*What you will do*
Please list each line in the listing below that contains the word "доходы".

--- Records shown Enclosed Below ---

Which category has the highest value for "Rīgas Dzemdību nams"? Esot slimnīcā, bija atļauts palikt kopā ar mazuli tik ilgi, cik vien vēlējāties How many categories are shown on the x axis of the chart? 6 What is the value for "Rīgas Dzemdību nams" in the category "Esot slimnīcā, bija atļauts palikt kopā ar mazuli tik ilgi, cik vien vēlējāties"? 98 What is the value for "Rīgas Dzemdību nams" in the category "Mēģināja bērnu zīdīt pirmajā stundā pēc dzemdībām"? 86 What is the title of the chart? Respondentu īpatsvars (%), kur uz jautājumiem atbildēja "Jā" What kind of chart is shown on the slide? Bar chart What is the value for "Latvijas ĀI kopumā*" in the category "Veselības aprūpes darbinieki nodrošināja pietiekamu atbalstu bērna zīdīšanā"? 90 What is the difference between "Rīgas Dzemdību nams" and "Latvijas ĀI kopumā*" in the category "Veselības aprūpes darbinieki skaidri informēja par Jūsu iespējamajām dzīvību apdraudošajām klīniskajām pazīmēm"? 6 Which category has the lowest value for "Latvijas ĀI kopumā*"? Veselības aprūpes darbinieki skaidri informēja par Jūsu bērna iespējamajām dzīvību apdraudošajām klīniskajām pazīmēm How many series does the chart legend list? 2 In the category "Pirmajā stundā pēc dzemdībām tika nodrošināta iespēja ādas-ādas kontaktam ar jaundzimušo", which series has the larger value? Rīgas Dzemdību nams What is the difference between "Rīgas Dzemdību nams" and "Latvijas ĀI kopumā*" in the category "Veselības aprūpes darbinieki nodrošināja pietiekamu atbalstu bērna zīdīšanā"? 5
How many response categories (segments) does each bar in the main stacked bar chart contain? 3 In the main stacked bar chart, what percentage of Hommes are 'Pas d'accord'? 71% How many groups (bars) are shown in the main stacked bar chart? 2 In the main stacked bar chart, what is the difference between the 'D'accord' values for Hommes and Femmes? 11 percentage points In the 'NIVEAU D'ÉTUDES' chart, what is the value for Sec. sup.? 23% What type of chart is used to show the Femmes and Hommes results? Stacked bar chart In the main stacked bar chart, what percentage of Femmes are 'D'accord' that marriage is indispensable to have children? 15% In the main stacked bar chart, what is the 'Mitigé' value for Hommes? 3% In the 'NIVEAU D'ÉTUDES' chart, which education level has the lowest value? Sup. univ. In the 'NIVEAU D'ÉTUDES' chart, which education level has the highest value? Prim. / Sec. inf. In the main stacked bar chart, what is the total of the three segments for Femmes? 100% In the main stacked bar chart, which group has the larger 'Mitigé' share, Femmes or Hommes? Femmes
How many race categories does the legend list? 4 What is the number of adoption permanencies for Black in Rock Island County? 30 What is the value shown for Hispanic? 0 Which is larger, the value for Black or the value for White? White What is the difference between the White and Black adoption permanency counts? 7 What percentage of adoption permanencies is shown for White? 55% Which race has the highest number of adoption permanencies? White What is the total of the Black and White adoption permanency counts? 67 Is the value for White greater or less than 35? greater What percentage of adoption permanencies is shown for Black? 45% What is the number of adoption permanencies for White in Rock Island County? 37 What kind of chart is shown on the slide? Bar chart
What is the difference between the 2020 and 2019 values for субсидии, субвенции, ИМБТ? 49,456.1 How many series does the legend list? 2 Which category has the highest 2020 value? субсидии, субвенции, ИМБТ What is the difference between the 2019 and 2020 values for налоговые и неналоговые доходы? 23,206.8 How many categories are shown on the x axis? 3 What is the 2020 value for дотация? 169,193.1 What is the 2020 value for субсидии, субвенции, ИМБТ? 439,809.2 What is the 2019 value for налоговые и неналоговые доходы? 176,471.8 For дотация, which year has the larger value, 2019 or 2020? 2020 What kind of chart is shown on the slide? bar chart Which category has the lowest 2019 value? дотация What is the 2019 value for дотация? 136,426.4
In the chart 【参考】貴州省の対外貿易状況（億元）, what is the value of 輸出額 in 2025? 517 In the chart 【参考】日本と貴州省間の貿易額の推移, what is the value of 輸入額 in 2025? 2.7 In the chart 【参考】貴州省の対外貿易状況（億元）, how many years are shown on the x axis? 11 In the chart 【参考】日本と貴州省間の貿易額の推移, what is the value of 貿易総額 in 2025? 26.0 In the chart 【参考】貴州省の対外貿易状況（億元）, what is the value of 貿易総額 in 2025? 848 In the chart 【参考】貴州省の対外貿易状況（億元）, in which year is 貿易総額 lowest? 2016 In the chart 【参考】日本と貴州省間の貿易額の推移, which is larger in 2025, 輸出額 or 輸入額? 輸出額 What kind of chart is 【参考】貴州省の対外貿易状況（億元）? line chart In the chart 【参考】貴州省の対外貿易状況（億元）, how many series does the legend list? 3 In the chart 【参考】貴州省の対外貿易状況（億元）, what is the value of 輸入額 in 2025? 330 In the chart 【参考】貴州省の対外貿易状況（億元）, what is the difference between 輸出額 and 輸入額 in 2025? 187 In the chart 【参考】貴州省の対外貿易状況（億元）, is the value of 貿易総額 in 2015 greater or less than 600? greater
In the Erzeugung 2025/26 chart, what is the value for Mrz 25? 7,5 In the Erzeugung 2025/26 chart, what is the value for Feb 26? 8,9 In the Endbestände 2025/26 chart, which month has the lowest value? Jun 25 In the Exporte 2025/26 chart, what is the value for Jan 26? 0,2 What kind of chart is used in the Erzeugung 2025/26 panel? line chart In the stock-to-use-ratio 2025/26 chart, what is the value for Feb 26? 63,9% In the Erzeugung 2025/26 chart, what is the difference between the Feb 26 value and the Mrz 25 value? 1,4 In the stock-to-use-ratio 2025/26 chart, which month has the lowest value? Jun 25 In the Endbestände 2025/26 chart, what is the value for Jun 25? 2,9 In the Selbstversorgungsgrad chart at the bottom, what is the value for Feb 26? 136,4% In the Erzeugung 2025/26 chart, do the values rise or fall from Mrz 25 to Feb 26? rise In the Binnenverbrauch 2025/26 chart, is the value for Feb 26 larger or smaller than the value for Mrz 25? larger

--- End of Enclosed Records shown ---

*Exercise solution*
What is the difference between the 2020 and 2019 values for субсидии, субвенции, ИМБТ? 49,456.1 How many series does the legend list? 2 Which category has the highest 2020 value? субсидии, субвенции, ИМБТ What is the difference between the 2019 and 2020 values for налоговые и неналоговые доходы? 23,206.8 How many categories are shown on the x axis? 3 What is the 2020 value for дотация? 169,193.1 What is the 2020 value for субсидии, субвенции, ИМБТ? 439,809.2 What is the 2019 value for налоговые и неналоговые доходы? 176,471.8 For дотация, which year has the larger value, 2019 or 2020? 2020 What kind of chart is shown on the slide? bar chart Which category has the lowest 2019 value? дотация What is the 2019 value for дотация? 136,426.4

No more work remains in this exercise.